Welcome to the Tenable Network Security Podcast - Episode 18

Announcements

• A new blog post has been released titled "Airport Security: Don't Make The Same Mistakes" and compares the current challenges of airport security to the very same challenges we face with computer and network security.
• You can provide feedback to this podcast and all of our social media outlets by visiting our discussions forum and adding messages to the "Tenable Social Media" thread. I would love to hear your feedback, questions, comments, and suggestions!
• We're hiring! - Visit the web site for more information about open positions, there are currently 12 open positions listed!
• You can subscribe to the Tenable Network Security Podcast on iTunes!
• Tenable Tweets - You find us on Twitter at http://twitter.com/tenablesecurity where we make various announcements, Nessus plugin statistics, and more!

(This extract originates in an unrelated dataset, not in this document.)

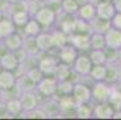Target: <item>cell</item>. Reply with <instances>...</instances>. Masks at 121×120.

Interview: Paul Crutchfield

Paul is the Director of Sales Engineering for Tenable Network Security. He comes on the show to talk about his experiences with our customers, including some details about using Nessus and the enterprise products on a very large scale. We also discuss evaluation criteria for vulnerability scanners and log management applications.

Stories

• A Tale Of Lock picks & Screwdrivers - It seems computer security problems will mirror physical security problems. Nothing could be more true that with the case of lock picking. You will find lock picking exhibitions at most major computer security and hacking conferences. This article covers some of the parallels between the two trades, and its message is clear: Attackers will always take the easy route. For example, an attacker that can bypass a door by going through a window. The same is true with encryption, many attacks against encryption attack the implementation of the encryption, not the encryption algorithm itself.
• Hidden admin access on D-Link routers - A SOAP-based management protocol (Home Network Administration Protocol, HNAP) allows attackers to query the device for information and bypass authentication, allowing attackers to change the settings of the device.
• Don't Wait To Lock Down DB2 - The database is often buried behind firewalls, web servers, and other layers of protection. However, this does not mean that security can be ignored. If the database is housing your data, it should represent the highest level of security. Unfortunately, as is the case with many DB2 users, security features are not always implemented.
• WMI Bluetooth Network Adapter Enumeration - This is a neat little Nessus plugin that will detect, and enumerate, which Bluetooth devices are plugged into remote hosts. If your security policy outlaws Bluetooth keyboards (which is should) this is a great way to enforce that policy. [Correction: This plugin will only detect Bluetooth Network adapters].